I get up because it’s time for the big reveal. The DJ hands me a microphone. “I’m a stand-up comedian, and this is a gift for your boss!” Half of the faces look confused, the other half mortified – but to be fair there’s been a lot of work done in the room, so those may be permanent expressions. I am guessing the office gives a “friends and family” rate. I make a couple jokes about plastic surgery and get nearly nothing. I jump right into the act and open with a strong joke that usually destroys. It gets a few titters. I look to my dinner companions for friendly faces, but they’ve all gone up to the bar.  I continue with the bit because, well, it’s ten minutes long. I am now eating it hard. There are no laughs, just uncomfortable looks. At twenty-five minutes into the show I’ve burned through fifty-five minutes of material so I launch into a five-minute closer. It gets some mild laughs, enough for me to end. “Thank you and happy holidays.” I get applause, but for what I have no idea. They enjoyed the show? They’re super glad it’s over? Knee-jerk reaction? I don’t want to find out.

I walk over to my dinner table to grab my bag and no one makes eye contact with me. I’m also pretty sure they have taken away my chair. Even though I am ready to run out the door I find myself standing at the back table with my headshots and a pen. The woman who has hired me looks a bit shell-shocked, but she puts on a brave face. “Umm, I’m going to bring a couple people over for a signed headshot,” she says. They come over and accept the photos the way a child does when they are given socks as a gift by an elderly aunt.

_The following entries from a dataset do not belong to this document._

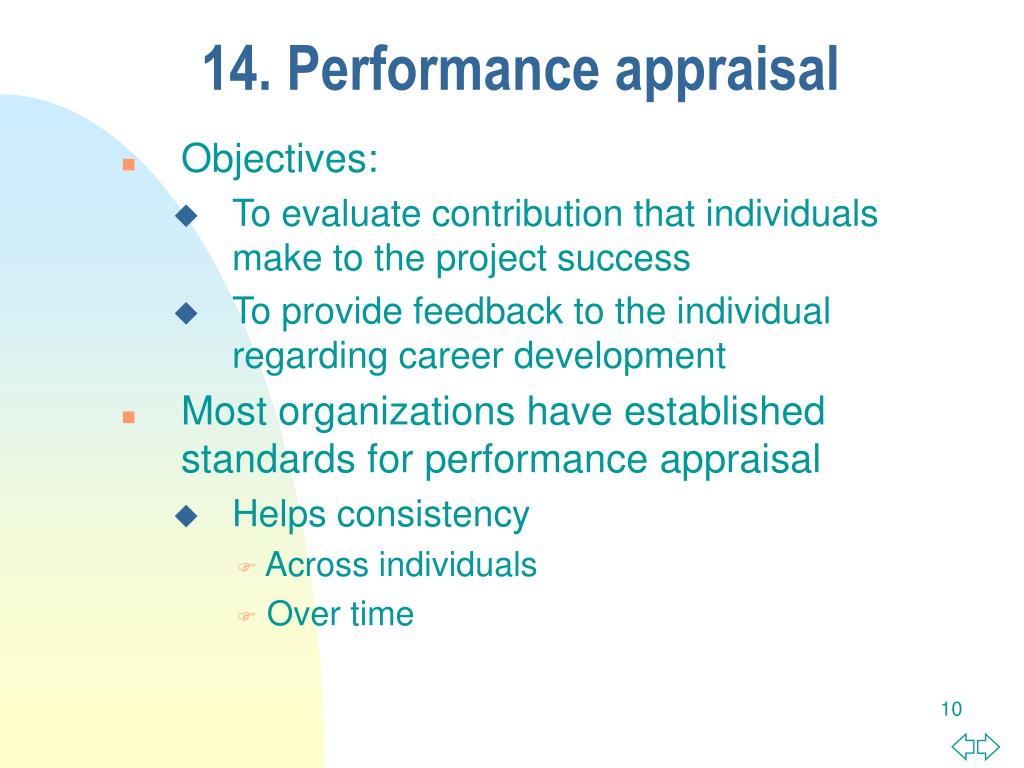 14. Performance appraisal

Objectives:

To evaluate contribution that individuals make to the project success

To provide feedback to the individual regarding career development

Most organizations have established standards for performance appraisal

Helps consistency

Across individuals

Over time

10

As I slink out the door I am stopped. “You were hilarious! We thought you were really really funny.” I couldn’t believe it, a few young people in their late teens and early twenties are standing there. I hadn’t noticed them before, most likely because sweat pouring down one’s brow tends to blur vision. “Thank you,” I say. A tall young man finishes the praise by saying, “I hope to see you perform again soon. I’ll be keeping an eye out for you!” That kid didn’t know it, but he made the show worth it.